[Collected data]
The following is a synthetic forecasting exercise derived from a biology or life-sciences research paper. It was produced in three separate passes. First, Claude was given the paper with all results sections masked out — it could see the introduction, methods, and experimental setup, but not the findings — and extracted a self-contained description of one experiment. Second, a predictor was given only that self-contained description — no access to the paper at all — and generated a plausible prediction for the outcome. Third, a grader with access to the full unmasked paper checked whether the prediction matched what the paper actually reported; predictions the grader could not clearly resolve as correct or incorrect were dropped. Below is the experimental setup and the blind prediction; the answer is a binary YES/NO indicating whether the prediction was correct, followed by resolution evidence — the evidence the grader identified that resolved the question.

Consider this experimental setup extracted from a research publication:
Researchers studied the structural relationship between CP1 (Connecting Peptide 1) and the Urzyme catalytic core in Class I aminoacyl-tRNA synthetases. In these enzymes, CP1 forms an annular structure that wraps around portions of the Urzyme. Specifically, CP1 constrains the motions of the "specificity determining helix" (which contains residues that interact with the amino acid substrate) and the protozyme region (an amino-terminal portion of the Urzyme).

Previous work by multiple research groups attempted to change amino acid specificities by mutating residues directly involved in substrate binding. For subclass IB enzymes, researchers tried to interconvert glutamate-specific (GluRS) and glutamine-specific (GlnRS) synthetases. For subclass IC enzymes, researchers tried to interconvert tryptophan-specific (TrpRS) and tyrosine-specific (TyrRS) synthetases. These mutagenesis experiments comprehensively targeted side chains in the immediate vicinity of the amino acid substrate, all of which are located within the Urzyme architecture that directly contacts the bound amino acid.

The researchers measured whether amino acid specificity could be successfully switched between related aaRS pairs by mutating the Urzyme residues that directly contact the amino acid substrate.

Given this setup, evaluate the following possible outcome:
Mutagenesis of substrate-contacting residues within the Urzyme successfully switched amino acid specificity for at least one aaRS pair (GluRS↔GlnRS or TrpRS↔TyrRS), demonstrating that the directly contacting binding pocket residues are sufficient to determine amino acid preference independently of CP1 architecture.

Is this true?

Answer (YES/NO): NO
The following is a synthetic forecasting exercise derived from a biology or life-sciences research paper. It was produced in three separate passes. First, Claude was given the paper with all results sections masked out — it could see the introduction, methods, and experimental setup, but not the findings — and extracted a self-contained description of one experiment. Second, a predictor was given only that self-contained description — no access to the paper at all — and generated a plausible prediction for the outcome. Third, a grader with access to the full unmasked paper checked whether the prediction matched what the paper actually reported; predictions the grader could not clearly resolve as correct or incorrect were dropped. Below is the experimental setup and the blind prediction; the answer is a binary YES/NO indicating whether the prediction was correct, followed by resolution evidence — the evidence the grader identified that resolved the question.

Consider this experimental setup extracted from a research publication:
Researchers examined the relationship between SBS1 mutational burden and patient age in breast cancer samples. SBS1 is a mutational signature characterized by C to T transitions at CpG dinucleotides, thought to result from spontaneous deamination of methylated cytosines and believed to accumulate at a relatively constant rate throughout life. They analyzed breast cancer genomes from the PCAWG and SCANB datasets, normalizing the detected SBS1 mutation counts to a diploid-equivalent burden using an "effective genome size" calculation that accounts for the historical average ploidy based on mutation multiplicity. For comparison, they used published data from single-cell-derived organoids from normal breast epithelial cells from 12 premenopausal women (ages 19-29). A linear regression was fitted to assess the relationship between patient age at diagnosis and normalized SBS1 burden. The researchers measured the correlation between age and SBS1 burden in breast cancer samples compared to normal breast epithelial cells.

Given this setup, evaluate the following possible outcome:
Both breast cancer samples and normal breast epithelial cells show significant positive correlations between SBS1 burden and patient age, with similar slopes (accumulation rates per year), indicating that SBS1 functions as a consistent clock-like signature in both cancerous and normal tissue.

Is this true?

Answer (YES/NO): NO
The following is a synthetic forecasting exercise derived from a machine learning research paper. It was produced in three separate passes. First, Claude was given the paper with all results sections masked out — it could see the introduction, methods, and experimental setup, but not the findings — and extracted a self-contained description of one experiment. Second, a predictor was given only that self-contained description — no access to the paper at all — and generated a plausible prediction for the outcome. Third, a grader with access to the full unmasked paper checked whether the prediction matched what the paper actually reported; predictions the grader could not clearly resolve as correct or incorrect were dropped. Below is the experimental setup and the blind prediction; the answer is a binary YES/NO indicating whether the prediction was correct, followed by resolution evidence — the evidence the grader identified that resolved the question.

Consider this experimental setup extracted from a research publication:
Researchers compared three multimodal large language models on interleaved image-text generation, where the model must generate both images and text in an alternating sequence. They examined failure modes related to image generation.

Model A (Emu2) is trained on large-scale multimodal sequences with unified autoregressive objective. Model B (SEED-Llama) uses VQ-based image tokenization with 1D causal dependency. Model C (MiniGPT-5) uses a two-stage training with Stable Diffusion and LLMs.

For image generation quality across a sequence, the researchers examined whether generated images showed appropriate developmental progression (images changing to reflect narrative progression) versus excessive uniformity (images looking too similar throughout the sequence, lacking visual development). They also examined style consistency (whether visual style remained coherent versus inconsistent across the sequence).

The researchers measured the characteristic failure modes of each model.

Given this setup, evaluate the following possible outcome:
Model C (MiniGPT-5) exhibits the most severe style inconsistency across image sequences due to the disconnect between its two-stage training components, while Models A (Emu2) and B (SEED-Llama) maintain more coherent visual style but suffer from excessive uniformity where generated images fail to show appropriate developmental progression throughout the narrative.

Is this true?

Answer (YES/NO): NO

§ **Your objective**
Every line above must appear again in your reply, exactly as written.

§ **Reply to the exercise**
The following is a synthetic forecasting exercise derived from a biology or life-sciences research paper. It was produced in three separate passes. First, Claude was given the paper with all results sections masked out — it could see the introduction, methods, and experimental setup, but not the findings — and extracted a self-contained description of one experiment. Second, a predictor was given only that self-contained description — no access to the paper at all — and generated a plausible prediction for the outcome. Third, a grader with access to the full unmasked paper checked whether the prediction matched what the paper actually reported; predictions the grader could not clearly resolve as correct or incorrect were dropped. Below is the experimental setup and the blind prediction; the answer is a binary YES/NO indicating whether the prediction was correct, followed by resolution evidence — the evidence the grader identified that resolved the question.

Consider this experimental setup extracted from a research publication:
Researchers studied the structural relationship between CP1 (Connecting Peptide 1) and the Urzyme catalytic core in Class I aminoacyl-tRNA synthetases. In these enzymes, CP1 forms an annular structure that wraps around portions of the Urzyme. Specifically, CP1 constrains the motions of the "specificity determining helix" (which contains residues that interact with the amino acid substrate) and the protozyme region (an amino-terminal portion of the Urzyme).

Previous work by multiple research groups attempted to change amino acid specificities by mutating residues directly involved in substrate binding. For subclass IB enzymes, researchers tried to interconvert glutamate-specific (GluRS) and glutamine-specific (GlnRS) synthetases. For subclass IC enzymes, researchers tried to interconvert tryptophan-specific (TrpRS) and tyrosine-specific (TyrRS) synthetases. These mutagenesis experiments comprehensively targeted side chains in the immediate vicinity of the amino acid substrate, all of which are located within the Urzyme architecture that directly contacts the bound amino acid.

The researchers measured whether amino acid specificity could be successfully switched between related aaRS pairs by mutating the Urzyme residues that directly contact the amino acid substrate.

Given this setup, evaluate the following possible outcome:
Mutagenesis of substrate-contacting residues within the Urzyme successfully switched amino acid specificity for at least one aaRS pair (GluRS↔GlnRS or TrpRS↔TyrRS), demonstrating that the directly contacting binding pocket residues are sufficient to determine amino acid preference independently of CP1 architecture.

Is this true?

Answer (YES/NO): NO
The following is a synthetic forecasting exercise derived from a biology or life-sciences research paper. It was produced in three separate passes. First, Claude was given the paper with all results sections masked out — it could see the introduction, methods, and experimental setup, but not the findings — and extracted a self-contained description of one experiment. Second, a predictor was given only that self-contained description — no access to the paper at all — and generated a plausible prediction for the outcome. Third, a grader with access to the full unmasked paper checked whether the prediction matched what the paper actually reported; predictions the grader could not clearly resolve as correct or incorrect were dropped. Below is the experimental setup and the blind prediction; the answer is a binary YES/NO indicating whether the prediction was correct, followed by resolution evidence — the evidence the grader identified that resolved the question.

Consider this experimental setup extracted from a research publication:
Researchers examined the relationship between SBS1 mutational burden and patient age in breast cancer samples. SBS1 is a mutational signature characterized by C to T transitions at CpG dinucleotides, thought to result from spontaneous deamination of methylated cytosines and believed to accumulate at a relatively constant rate throughout life. They analyzed breast cancer genomes from the PCAWG and SCANB datasets, normalizing the detected SBS1 mutation counts to a diploid-equivalent burden using an "effective genome size" calculation that accounts for the historical average ploidy based on mutation multiplicity. For comparison, they used published data from single-cell-derived organoids from normal breast epithelial cells from 12 premenopausal women (ages 19-29). A linear regression was fitted to assess the relationship between patient age at diagnosis and normalized SBS1 burden. The researchers measured the correlation between age and SBS1 burden in breast cancer samples compared to normal breast epithelial cells.

Given this setup, evaluate the following possible outcome:
Both breast cancer samples and normal breast epithelial cells show significant positive correlations between SBS1 burden and patient age, with similar slopes (accumulation rates per year), indicating that SBS1 functions as a consistent clock-like signature in both cancerous and normal tissue.

Is this true?

Answer (YES/NO): NO
The following is a synthetic forecasting exercise derived from a machine learning research paper. It was produced in three separate passes. First, Claude was given the paper with all results sections masked out — it could see the introduction, methods, and experimental setup, but not the findings — and extracted a self-contained description of one experiment. Second, a predictor was given only that self-contained description — no access to the paper at all — and generated a plausible prediction for the outcome. Third, a grader with access to the full unmasked paper checked whether the prediction matched what the paper actually reported; predictions the grader could not clearly resolve as correct or incorrect were dropped. Below is the experimental setup and the blind prediction; the answer is a binary YES/NO indicating whether the prediction was correct, followed by resolution evidence — the evidence the grader identified that resolved the question.

Consider this experimental setup extracted from a research publication:
Researchers compared three multimodal large language models on interleaved image-text generation, where the model must generate both images and text in an alternating sequence. They examined failure modes related to image generation.

Model A (Emu2) is trained on large-scale multimodal sequences with unified autoregressive objective. Model B (SEED-Llama) uses VQ-based image tokenization with 1D causal dependency. Model C (MiniGPT-5) uses a two-stage training with Stable Diffusion and LLMs.

For image generation quality across a sequence, the researchers examined whether generated images showed appropriate developmental progression (images changing to reflect narrative progression) versus excessive uniformity (images looking too similar throughout the sequence, lacking visual development). They also examined style consistency (whether visual style remained coherent versus inconsistent across the sequence).

The researchers measured the characteristic failure modes of each model.

Given this setup, evaluate the following possible outcome:
Model C (MiniGPT-5) exhibits the most severe style inconsistency across image sequences due to the disconnect between its two-stage training components, while Models A (Emu2) and B (SEED-Llama) maintain more coherent visual style but suffer from excessive uniformity where generated images fail to show appropriate developmental progression throughout the narrative.

Is this true?

Answer (YES/NO): NO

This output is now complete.